:: What you need to do ::
1. In the forum exchange about sealing the dash cluster against moisture, reproduce the passage from "I must say I" up to and including "since you asked.", substituting "flexible diaphragm" for "elastic membrane".
2. According to the forum exchange about dash moisture, what replaced the two original small baffled breathing ports on the GRiSO dash?
3. From the forum exchange about dash moisture, list every device proposed for a fully sealed cluster to compensate for atmospheric pressure changes.

I must say I was impressed with the sofistication of the solution you came up with... You must be the Guru on the subject, so maybe you can give me your opinion on this theory...I believe a saw this idea in some thread....it doesn't sound bad: - Consider you are not exposed to a big amplitude of atmospheric pressures - Would it work to seal the cluster completely, having just an elastic membrane (not permeable to water molecules, if that is possible...), or a small tube with a piston inside, that would move inwards or outwards to compensate for those small atmospheric pressure variations... Could this work or would the water molecules still find their way in through the plastic material structures?
Thanks, Matias
Hi Matias,
Well, since you asked.
For a long time I had thought about using a flexible membrane just the way you described, but finally realized it would be permeable to water vapor if it were made of any material I could think of or find. The piston is good idea. It would have to have an excellent, long-lasting seal around it.
I went far enough down that path to consider the air pressure difference between sea level and, I think, 10,000 feet. A piston could work, if sealed. But the seal would also have to have negligible stiction so that its resistance to movement would not mask actual elevation changes.
When I researched the matter I lost hope that any plastic material would resist infiltration of water vapor for long. (I think I posted a link in the original thread to an engineering table that showed the amount of transmission over time for set areas of plastic and other material barriers. Interestingly, it is only the exposed area, not the thickness, that counts in the long run, as I recall.)
I now think I may have let the "perfect be the enemy of the good" in abandoning all hope of effective barriers. There has been a change in the venting of the GRiSO dash over time, where the two, original small baffled breathing ports have been replaced by a single, larger port that has a membrane stretched across it. The engineers at Digitek were evidently aware of the moisture problem and made the change for that reason. Though that barrier cannot, as I understand it, block gaseous water (i.e., water vapor) for long, it can go a good job on mists. This change may have helped to the degree that mist ingestion is an important part of the problem. I seem not to see so many postings any more about failed dashes.
Unfortunately I can confirm the second version of the dash with the membrane didn't solved the problem. My first dash was of the first version with the 2 small baffled vents. It was replaced during warrantly by the second version with the membrane. It seemed to work in the beginning. It took a while for the moisture to get, but it did...and it seems it is more complicate to get out... An alternative to the piston: - What if you would connect to the vent a tube with a "U" shape, to work as a siphon, with some water-repelent oil inside?

:: Dataset entries ::
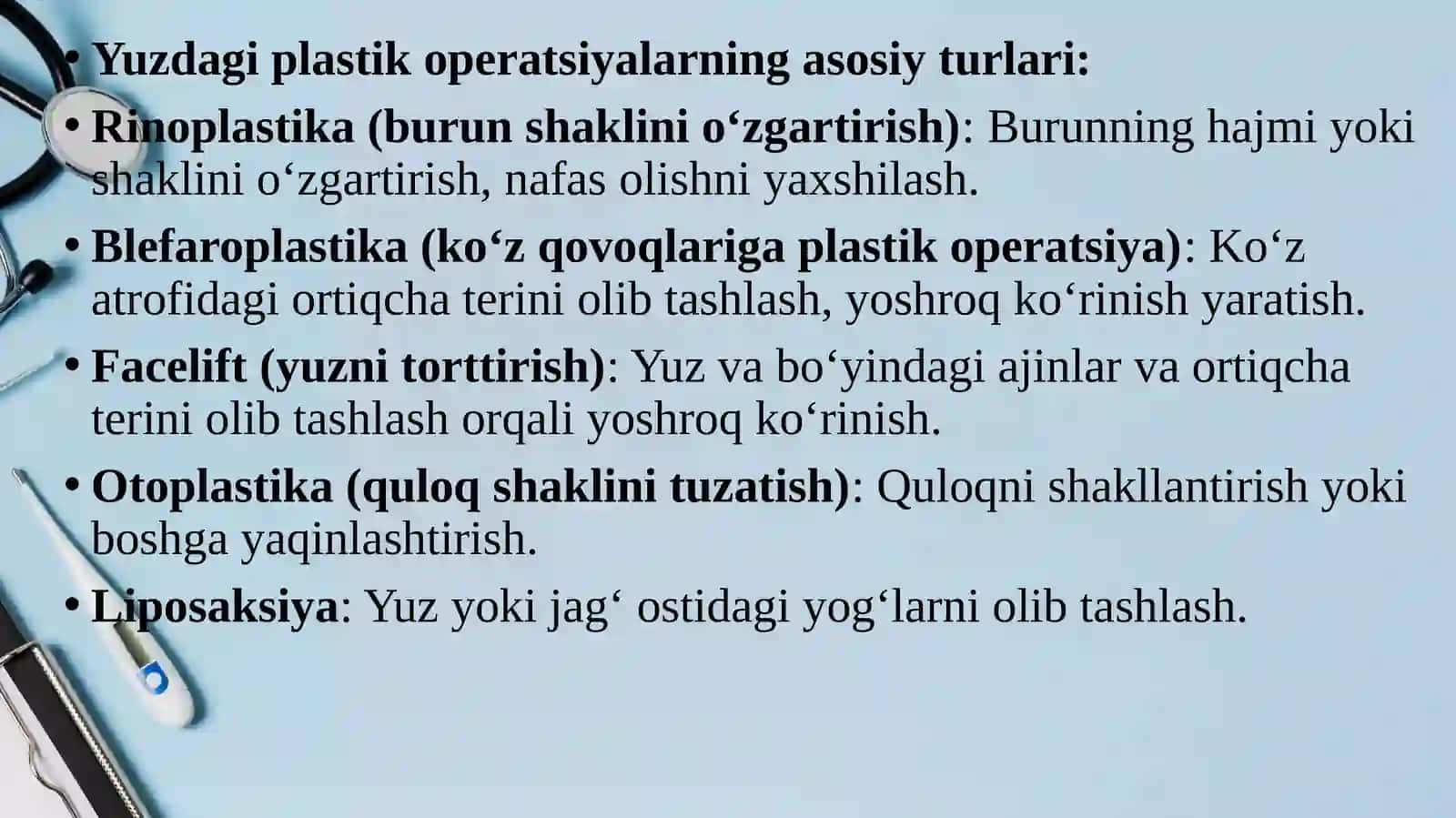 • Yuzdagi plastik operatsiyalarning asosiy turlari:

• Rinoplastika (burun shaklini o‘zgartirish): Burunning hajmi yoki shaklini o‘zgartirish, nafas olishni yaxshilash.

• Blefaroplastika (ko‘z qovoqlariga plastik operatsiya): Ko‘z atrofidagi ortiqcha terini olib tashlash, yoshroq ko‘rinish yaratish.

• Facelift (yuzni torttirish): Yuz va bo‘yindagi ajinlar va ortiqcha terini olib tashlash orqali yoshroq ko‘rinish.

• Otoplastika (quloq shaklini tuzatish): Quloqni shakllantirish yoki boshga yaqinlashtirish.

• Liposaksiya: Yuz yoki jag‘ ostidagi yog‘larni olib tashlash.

==

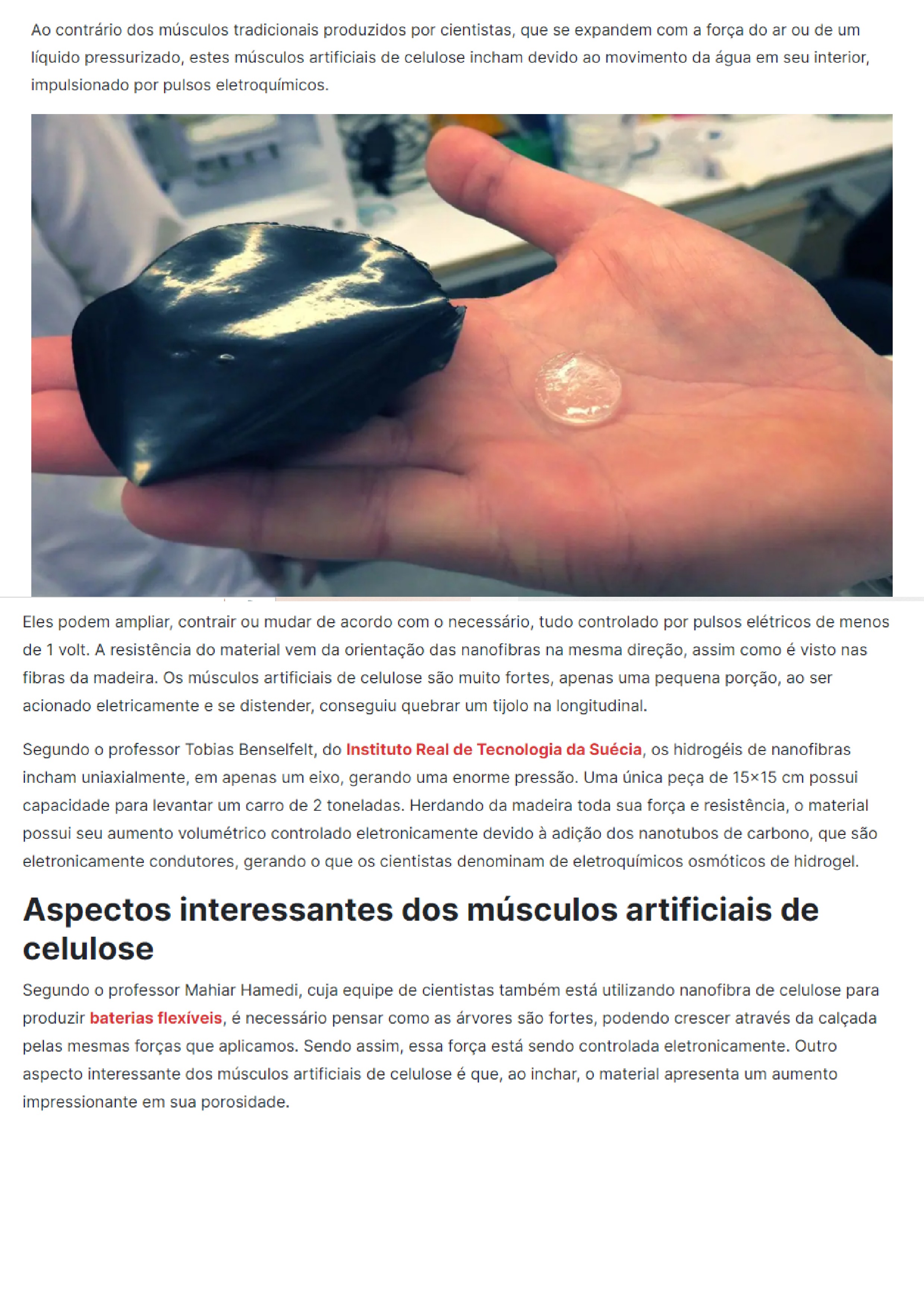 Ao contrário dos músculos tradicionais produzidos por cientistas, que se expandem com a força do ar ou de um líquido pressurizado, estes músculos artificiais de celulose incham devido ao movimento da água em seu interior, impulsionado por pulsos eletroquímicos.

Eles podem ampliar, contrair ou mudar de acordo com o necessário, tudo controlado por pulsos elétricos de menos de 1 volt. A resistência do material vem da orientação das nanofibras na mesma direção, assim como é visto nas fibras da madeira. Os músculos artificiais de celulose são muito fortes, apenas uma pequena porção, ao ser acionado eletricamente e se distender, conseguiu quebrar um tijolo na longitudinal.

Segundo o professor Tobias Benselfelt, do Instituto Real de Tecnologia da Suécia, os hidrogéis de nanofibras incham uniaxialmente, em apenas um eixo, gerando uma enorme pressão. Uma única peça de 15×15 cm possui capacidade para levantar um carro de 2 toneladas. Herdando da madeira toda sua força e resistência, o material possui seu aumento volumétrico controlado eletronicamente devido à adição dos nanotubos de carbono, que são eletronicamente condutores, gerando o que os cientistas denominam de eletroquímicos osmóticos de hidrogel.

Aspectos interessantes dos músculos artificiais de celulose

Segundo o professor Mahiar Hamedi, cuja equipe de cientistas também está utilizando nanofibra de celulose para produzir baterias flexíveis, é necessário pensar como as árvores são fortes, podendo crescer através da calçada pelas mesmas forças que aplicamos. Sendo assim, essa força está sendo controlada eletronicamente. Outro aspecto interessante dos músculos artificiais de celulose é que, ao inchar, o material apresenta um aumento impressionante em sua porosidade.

:: Answers for the tasks ::
1.
I must say I was impressed with the sofistication of the solution you came up with... You must be the Guru on the subject, so maybe you can give me your opinion on this theory...I believe a saw this idea in some thread....it doesn't sound bad: - Consider you are not exposed to a big amplitude of atmospheric pressures - Would it work to seal the cluster completely, having just an flexible diaphragm (not permeable to water molecules, if that is possible...), or a small tube with a piston inside, that would move inwards or outwards to compensate for those small atmospheric pressure variations... Could this work or would the water molecules still find their way in through the plastic material structures?
Thanks, Matias
Hi Matias,
Well, since you asked.

2. A single, larger port with a membrane stretched across it.

3.
- An elastic membrane
- A small tube with a piston inside
- A U-shaped tube working as a siphon, with water-repellent oil inside